[Document text]
>> START

M & D Read
Monte Davis
montedavis49 at gmail.com
Mon Feb 9 13:01:03 CST 2015
A Tale of Two Cities plays a larger part in the Anglophone world's
second-hand "folk memory" of the French Revolution than any bookcase full
of histories. (These days so does Les Miserables, which half the
musical/movie audience seems to believe was about 1789, not 1832.)
M&D's frame-story Philadelphia of 1786 has some subtle foreshadowings of
the profound split that the French Revolution would bring in American
politics and culture wars -- one faction sympathizing almost reflexively
with rebellion against monarchy, another increasingly wary of the Mobility
in full spate.
On Mon, Feb 9, 2015 at 1:25 PM, Becky Lindroos <bekker2 at icloud.com> wrote:
> Absolutely! (even if you were talking about my remark) - that’s why
> classics are often very, very interesting from an historical point of view
> - but historical fiction can go far to explain some basic stuff and
> elaborate on other stuff for its own readers. There’s something to be said
> for each category - (And then there’s War and Peace or A Tale of Two
> Cities which were historical fiction at the time and are also classics now
> - another layer to tease out.)
>
> Becky
>
> > On Feb 9, 2015, at 8:55 AM, Mark Kohut <mark.kohut at gmail.com> wrote:
> >
> > Here is another pretentious remark picking up on this gloss: good
> > readers, critics, scholars will talk
> > about how the writing of even the best "historical fiction' is imbued
> > with the tacit assumptions of the time
> > it was written.

>> END

[Dataset content]

>> START

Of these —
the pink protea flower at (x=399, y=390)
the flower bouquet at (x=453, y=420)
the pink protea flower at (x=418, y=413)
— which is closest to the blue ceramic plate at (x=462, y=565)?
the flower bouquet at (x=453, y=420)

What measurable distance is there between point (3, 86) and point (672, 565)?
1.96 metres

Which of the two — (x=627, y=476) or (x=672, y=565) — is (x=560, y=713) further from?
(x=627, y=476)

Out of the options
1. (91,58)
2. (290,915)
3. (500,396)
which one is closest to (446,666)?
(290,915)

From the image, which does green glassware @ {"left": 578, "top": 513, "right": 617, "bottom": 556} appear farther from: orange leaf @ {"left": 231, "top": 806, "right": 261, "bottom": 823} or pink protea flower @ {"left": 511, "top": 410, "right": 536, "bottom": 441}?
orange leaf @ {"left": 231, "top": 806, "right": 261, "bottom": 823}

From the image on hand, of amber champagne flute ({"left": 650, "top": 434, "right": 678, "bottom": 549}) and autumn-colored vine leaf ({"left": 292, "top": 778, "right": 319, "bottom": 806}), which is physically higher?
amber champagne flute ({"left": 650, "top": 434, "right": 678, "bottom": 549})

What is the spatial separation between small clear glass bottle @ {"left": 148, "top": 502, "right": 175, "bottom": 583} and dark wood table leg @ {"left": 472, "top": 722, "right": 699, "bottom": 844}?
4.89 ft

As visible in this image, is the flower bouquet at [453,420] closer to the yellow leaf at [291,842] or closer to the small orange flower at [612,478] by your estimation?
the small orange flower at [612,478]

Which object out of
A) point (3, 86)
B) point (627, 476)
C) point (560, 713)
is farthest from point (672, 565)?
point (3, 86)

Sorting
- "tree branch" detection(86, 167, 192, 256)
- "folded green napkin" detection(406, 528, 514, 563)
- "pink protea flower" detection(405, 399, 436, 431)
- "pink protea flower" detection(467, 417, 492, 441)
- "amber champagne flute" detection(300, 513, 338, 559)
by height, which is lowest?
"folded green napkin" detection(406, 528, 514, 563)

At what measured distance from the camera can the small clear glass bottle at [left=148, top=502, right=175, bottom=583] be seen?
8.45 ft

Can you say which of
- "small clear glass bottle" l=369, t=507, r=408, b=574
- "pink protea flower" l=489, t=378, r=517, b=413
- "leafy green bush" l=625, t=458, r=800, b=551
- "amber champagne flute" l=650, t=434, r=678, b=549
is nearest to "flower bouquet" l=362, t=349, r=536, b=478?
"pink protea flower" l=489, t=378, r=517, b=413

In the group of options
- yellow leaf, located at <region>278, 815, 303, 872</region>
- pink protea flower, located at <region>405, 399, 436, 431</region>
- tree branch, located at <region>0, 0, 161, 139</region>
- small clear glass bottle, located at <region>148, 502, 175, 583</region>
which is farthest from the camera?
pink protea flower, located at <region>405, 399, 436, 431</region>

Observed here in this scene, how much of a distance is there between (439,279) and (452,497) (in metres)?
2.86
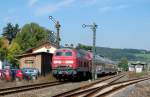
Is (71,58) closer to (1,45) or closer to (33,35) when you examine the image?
(1,45)

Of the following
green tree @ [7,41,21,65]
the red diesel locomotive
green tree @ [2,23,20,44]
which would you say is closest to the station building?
the red diesel locomotive

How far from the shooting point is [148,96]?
76.3 ft

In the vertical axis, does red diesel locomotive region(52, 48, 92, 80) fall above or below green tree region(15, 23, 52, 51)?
below

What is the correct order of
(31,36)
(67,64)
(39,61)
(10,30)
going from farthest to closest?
1. (10,30)
2. (31,36)
3. (39,61)
4. (67,64)

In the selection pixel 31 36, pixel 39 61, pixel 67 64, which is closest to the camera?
pixel 67 64

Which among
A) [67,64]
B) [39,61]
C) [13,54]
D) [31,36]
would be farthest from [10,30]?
[67,64]

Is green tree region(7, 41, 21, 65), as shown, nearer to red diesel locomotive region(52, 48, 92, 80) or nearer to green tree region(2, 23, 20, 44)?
green tree region(2, 23, 20, 44)

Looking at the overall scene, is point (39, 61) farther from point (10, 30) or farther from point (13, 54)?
point (10, 30)

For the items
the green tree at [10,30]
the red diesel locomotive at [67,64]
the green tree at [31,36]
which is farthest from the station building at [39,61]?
the green tree at [10,30]

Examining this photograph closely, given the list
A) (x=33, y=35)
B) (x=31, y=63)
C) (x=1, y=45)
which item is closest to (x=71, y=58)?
(x=31, y=63)

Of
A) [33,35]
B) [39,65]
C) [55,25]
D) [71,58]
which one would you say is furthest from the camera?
[33,35]

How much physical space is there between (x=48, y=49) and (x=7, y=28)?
79.0 meters

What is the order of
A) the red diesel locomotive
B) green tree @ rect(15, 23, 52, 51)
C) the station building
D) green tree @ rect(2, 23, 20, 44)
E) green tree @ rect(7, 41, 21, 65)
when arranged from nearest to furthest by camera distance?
the red diesel locomotive
the station building
green tree @ rect(7, 41, 21, 65)
green tree @ rect(15, 23, 52, 51)
green tree @ rect(2, 23, 20, 44)

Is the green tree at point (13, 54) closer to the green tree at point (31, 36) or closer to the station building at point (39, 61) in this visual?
the green tree at point (31, 36)
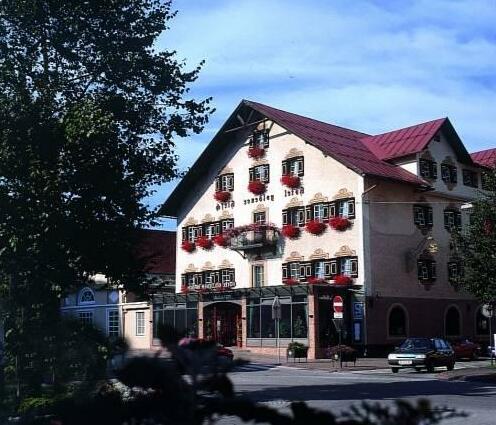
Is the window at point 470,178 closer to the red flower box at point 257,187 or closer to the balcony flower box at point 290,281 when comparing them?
the red flower box at point 257,187

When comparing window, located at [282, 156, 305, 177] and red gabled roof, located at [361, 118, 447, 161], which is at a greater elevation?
red gabled roof, located at [361, 118, 447, 161]

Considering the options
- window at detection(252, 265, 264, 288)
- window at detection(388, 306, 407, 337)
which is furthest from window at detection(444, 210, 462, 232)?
window at detection(252, 265, 264, 288)

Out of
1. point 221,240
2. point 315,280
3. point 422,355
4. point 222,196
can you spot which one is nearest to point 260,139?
point 222,196

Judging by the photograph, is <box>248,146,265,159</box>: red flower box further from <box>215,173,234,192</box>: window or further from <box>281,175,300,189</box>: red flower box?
<box>281,175,300,189</box>: red flower box

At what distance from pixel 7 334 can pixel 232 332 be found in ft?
123

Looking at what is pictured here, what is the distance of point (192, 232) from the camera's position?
51781mm

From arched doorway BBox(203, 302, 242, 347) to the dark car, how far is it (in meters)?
16.1

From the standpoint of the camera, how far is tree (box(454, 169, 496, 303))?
100.0 feet

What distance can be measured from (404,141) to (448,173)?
332 centimetres

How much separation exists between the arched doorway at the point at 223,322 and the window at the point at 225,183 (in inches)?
297

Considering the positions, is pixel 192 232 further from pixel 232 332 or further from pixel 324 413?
pixel 324 413

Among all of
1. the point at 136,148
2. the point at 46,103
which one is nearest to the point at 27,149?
the point at 46,103

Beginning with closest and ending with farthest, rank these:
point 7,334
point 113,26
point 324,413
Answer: point 324,413 < point 7,334 < point 113,26

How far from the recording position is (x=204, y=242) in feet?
164
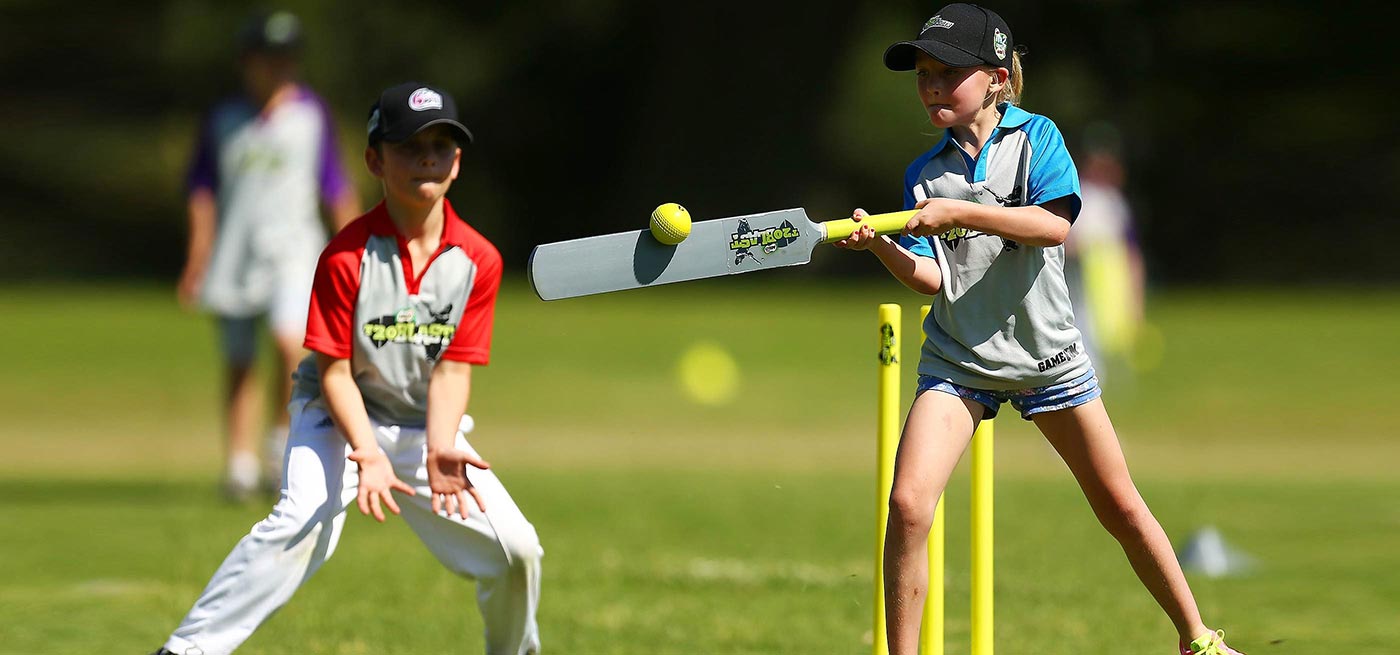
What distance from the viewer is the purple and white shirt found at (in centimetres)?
811

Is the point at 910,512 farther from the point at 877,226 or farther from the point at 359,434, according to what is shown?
the point at 359,434

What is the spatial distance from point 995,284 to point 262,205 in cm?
494

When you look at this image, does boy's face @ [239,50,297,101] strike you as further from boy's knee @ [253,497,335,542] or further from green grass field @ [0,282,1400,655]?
boy's knee @ [253,497,335,542]

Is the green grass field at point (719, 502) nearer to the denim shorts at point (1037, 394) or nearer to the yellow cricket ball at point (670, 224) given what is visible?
the denim shorts at point (1037, 394)

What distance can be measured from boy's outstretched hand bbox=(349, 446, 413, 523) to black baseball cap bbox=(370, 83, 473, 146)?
0.83 metres

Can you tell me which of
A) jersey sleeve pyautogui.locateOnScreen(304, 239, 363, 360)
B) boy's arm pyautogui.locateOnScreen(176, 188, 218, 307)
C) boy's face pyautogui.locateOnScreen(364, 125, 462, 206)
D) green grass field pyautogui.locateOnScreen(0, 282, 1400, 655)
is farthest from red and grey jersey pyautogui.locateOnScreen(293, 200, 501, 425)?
boy's arm pyautogui.locateOnScreen(176, 188, 218, 307)

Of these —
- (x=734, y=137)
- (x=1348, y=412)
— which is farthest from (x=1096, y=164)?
(x=734, y=137)

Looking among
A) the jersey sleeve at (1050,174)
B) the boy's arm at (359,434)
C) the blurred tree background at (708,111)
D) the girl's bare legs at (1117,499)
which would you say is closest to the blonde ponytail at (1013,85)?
the jersey sleeve at (1050,174)

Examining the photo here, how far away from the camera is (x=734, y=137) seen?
94.5 feet

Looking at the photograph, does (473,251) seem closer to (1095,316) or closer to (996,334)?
(996,334)

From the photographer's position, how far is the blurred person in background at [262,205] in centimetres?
808

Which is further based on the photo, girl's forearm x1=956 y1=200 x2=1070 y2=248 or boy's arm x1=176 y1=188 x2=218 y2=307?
boy's arm x1=176 y1=188 x2=218 y2=307

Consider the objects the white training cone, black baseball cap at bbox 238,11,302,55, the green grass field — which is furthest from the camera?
black baseball cap at bbox 238,11,302,55

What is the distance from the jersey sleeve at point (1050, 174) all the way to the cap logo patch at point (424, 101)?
155 cm
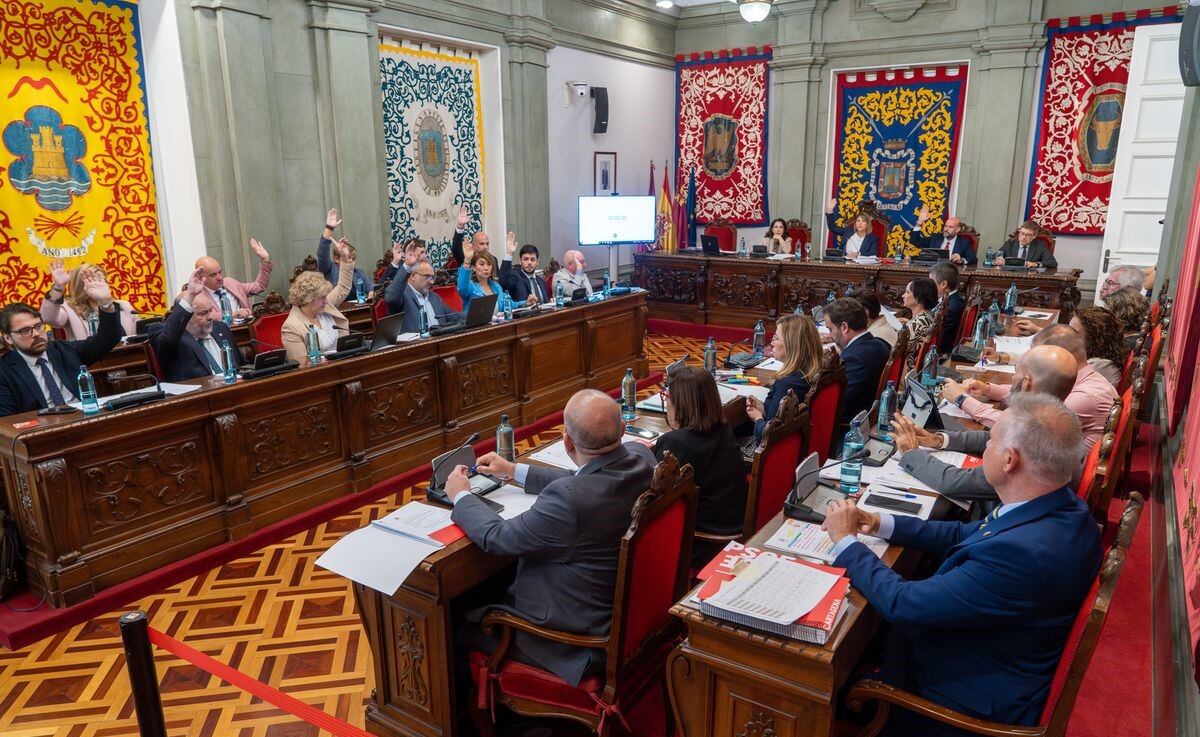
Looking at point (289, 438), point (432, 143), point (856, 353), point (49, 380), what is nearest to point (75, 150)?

>> END

[Requirement 1] According to the email, in what year is M&D's frame-story Philadelphia set?
[Requirement 2] Transcribe the part of the email that opens with "M&D's frame-story Philadelphia" and closes with "in full spate.".

[Full response 1] 1786

[Full response 2]
M&D's frame-story Philadelphia of 1786 has some subtle foreshadowings of
the profound split that the French Revolution would bring in American
politics and culture wars -- one faction sympathizing almost reflexively
with rebellion against monarchy, another increasingly wary of the Mobility
in full spate.